• [SOURCE EXTRACT]:
---*---

Ontario Election: Voter Turnout An All-Time Low
TORONTO - A majority of eligible Ontario residents didn't cast a ballot in Thursday's election, marking the first time turnout in the province dipped below 50 per cent.
Preliminary figures from Elections Ontario show that the unofficial voter turnout was 49.02 per cent.
It marks a new low in turnout for Ontario elections, though voter turnout at all levels has been steadily declining for years. The number shouldn't be surprising, said Carleton University political science professor Jon Pammett. The 50-per-cent mark is more of a mental barrier, he said.
"I'm not sure I'd say it's significant, but you might consider it symbolic," he said. "It's a symptom of an overall attitude to public participation."
In 2007, the last provincial election, 52.1 per cent of voters went to the polls and in 2003 the voter turnout was 56.8 per cent. The turnout is even lower than the 50.6 per cent of eligible voters who cast a ballot in Toronto's municipal election last year.
And there's nothing to suggest it won't keep slipping.
"It's hard to see anything working at the moment to push turnout up," Pammett said.
Voter fatigue after a federal election in May and municipal elections last October and tapped-out party resources likely contributed to the low turnout, but Queen's University political studies professor Scott Matthews thinks the main issue is fairly simple.
"It was kind of a boring campaign," he said. "It didn't really raise any issues to really excite the interests of voters."
Elections Ontario introduced some new ways to vote, and the turnout at advance polls was up, but Matthews said he suspects those were people who would have voted on Thursday anyway.
"These things don't matter all that much," he said. "People don't decide to stay home because it's just too hard to walk down the street and cast a ballot at the local church. They stay home because they're just not interested."
The responsibility for turning that around lies with the parties, who need to better engage voters and differentiate themselves, Matthews said. High-stakes elections can get people out to the polls in higher numbers, but there wasn't a sense of that this time, he said.
"When the sort of central elements of public policy are shared by the leading parties, why would you turn out to vote?" Matthews said. "You know things are going to work out pretty much OK anyway."
The federal election in May produced a slight increase in voter turnout, 61.1 per cent up from 58.8 in the 2008 federal election. Turnout also increased federally in 2006 in the election that saw Prime Minister Stephen Harper first wrest power away from the Liberals.
NDP Leader Andrea Horwath, speaking Friday morning in Hamilton, said voters were turned off by negative campaigning.
"If politics continues to just be about the ugly fighting between people who want power, the people of the province, the voters, the residents of Ontario, get lost in that fight," she said. "Then it's no wonder that they become cynical and they walk away from voting."
In a riding-by-riding analysis, voter turnout appears to have been lowest in areas just outside Toronto. The riding of Mississauga-Brampton South saw the smallest turnout at 37.3 per cent.
Those regions are ones in which a lot of new Canadians tend to settle, and recent immigrants are one group of people who, research shows, are less likely to vote, Matthews said. Other low turnout groups include youth and low-income people, he said.
According to the preliminary numbers, the riding with the highest turnout was Huron-Bruce, where about 60.1 per cent of voters cast their ballots. That riding is where Agriculture Minister Carol Mitchell lost her seat to Conservative Lisa Thompson, general manager of the Ontario Dairy Goat Co-operative.

---*---

• [LISTED ENTRIES]:
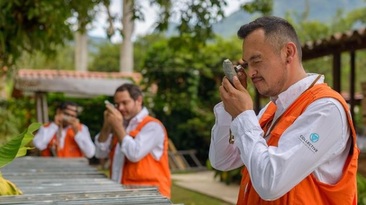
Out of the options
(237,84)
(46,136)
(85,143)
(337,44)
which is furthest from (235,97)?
(337,44)

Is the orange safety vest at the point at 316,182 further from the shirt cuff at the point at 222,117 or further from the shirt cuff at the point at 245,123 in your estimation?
the shirt cuff at the point at 222,117

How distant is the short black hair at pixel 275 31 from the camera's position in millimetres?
2135

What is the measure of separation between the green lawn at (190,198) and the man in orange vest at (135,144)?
14.0 feet

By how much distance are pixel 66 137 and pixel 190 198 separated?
12.2ft

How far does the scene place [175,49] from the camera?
683cm

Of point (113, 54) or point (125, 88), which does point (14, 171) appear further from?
point (113, 54)

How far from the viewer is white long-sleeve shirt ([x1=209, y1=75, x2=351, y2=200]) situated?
6.34 feet

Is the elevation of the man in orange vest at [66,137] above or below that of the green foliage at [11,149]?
below

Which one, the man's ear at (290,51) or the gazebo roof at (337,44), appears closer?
the man's ear at (290,51)

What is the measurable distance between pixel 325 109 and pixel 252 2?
526cm

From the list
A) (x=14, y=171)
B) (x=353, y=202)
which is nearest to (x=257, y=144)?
(x=353, y=202)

---*---

• [WORK TASK 1]:
Change "general manager" to "manager" in the Ontario election article between "According to the" and "Dairy Goat Co-operative.", inclusive, and write out that passage.
• [WORK TASK 2]:
According to the Ontario election article, which riding had the smallest voter turnout, and what was it?

• [OUTPUT 1]:
According to the preliminary numbers, the riding with the highest turnout was Huron-Bruce, where about 60.1 per cent of voters cast their ballots. That riding is where Agriculture Minister Carol Mitchell lost her seat to Conservative Lisa Thompson, manager of the Ontario Dairy Goat Co-operative.

• [OUTPUT 2]:
Mississauga-Brampton South had the smallest turnout, at 37.3 per cent.